Governor Brown, Mayor Yorty, ladies and gentlemen:

We went to Honolulu to meet the leaders of the Government of South Vietnam. They and their people understand, and we understand, that the war we are helping them fight must be a war that will be won on two fronts.

One front is the military. The other front is the struggle against social injustice, against hunger and disease and ignorance, against political apathy and indifference.

The meeting in Honolulu could take place, and take place successfully, because, as our friends from Saigon said in their part of the Declaration of Honolulu, "We are a Government, indeed a generation, of revolutionary transformation." And as I looked across the table at these brave and determined young men, I thought also of the young Vietnamese soldiers and province chiefs, and teachers and student leaders, who are really a part of this new generation.

They know and we know that this revolutionary transformation cannot wait until the guns grow silent and until the terrorism stops.

With that common understanding, we took these last 3 days together to take stock of where we are and where we must go in the days and the weeks and the months that are ahead of all of us.

We talked of many very special and specific things. We talked of rural construction, of agricultural credits, of rural electrification, of new seeds and fertilizers for their crops, of schools and teachers and textbooks for their children, of medical schools and clinics and equipment to give them better health, of how to give training and education to the refugees, of how to deal with inflation in a war-torn country, of how to build the bases for a democratic constitution and for free elections, of how to seek the peace, and of how to effectively conduct the war.

In all of these fields we set targets, and we set concrete targets. Progress is not going to be easy. And I think I should tell you in many fields it is not going to be even quick. But the leaders of both of the Governments are determined that we are going to move forward and we are going to make progress.

We shall meet again in the next few months, and we will measure the progress that we have made.
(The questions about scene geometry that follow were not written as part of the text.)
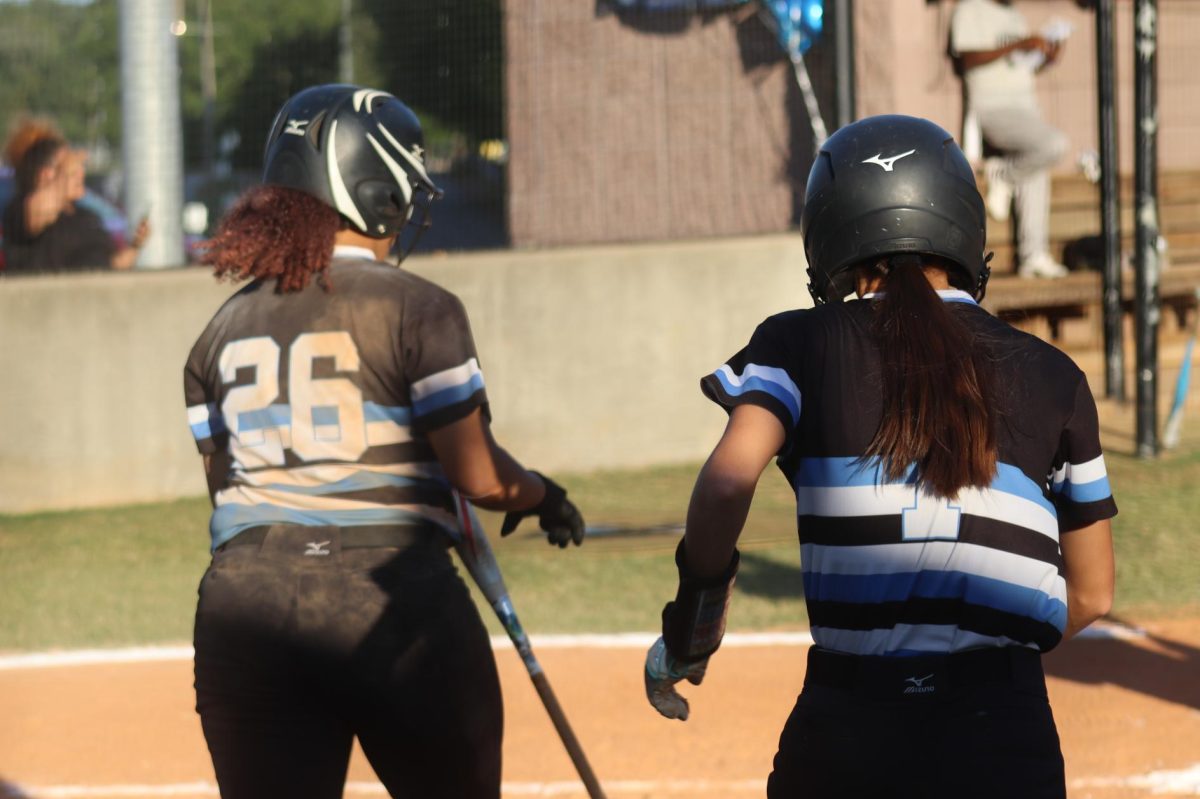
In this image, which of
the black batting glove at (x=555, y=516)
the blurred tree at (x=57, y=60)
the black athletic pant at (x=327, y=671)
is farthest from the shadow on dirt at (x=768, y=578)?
the blurred tree at (x=57, y=60)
On our part, Secretary of Agriculture Orville Freeman, with an expert staff, with the Vice President, Hubert Humphrey, will be going to Saigon tomorrow morning to see how we can help with the food and rural developments.
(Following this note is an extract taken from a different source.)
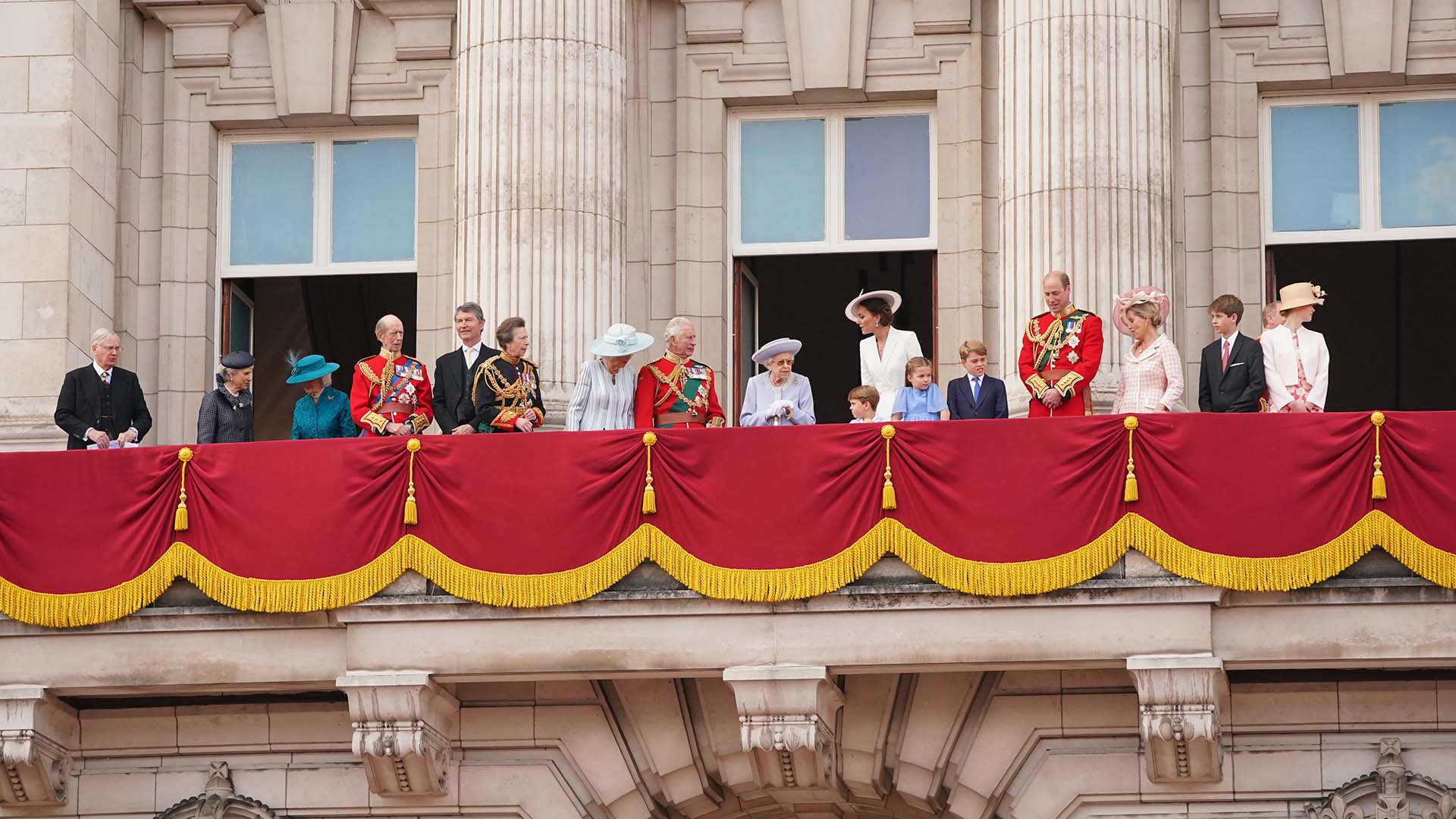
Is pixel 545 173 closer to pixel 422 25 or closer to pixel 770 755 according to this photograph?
pixel 422 25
Missions will follow that have been organized by Secretary Gardner in the field of education, in the field of health, and in other fields where our people can help with the work of social construction in South Vietnam.

The distinguished Vice President, standing with me here tonight, has followed our work over the cable lines, and I have been in frequent contact with him the last 3 days. He is leaving Los Angeles immediately to carry forward the mission that we outlined and we agreed upon, and we defined at this very unusual conference in Honolulu.

He will go first to Saigon, to assure that our representatives there get to work rapidly and effectively on the tasks that we laid out at Honolulu. He will fly to Saigon with the leaders of the Government of South Vietnam, and on the way he will learn how they intend to carry forward their part of the plan in these fields.

The Vice President will go from Saigon to other capitals in Asia, to explain what was done at Honolulu and the real meaning of our work there. He will also, on behalf of our Government, ask for the understanding and the support of other nations.

With him will be some of those who were at the Honolulu conference, like our revered Ambassador, Averell Harriman, and my Special Assistant for National Security, McGeorge Bundy.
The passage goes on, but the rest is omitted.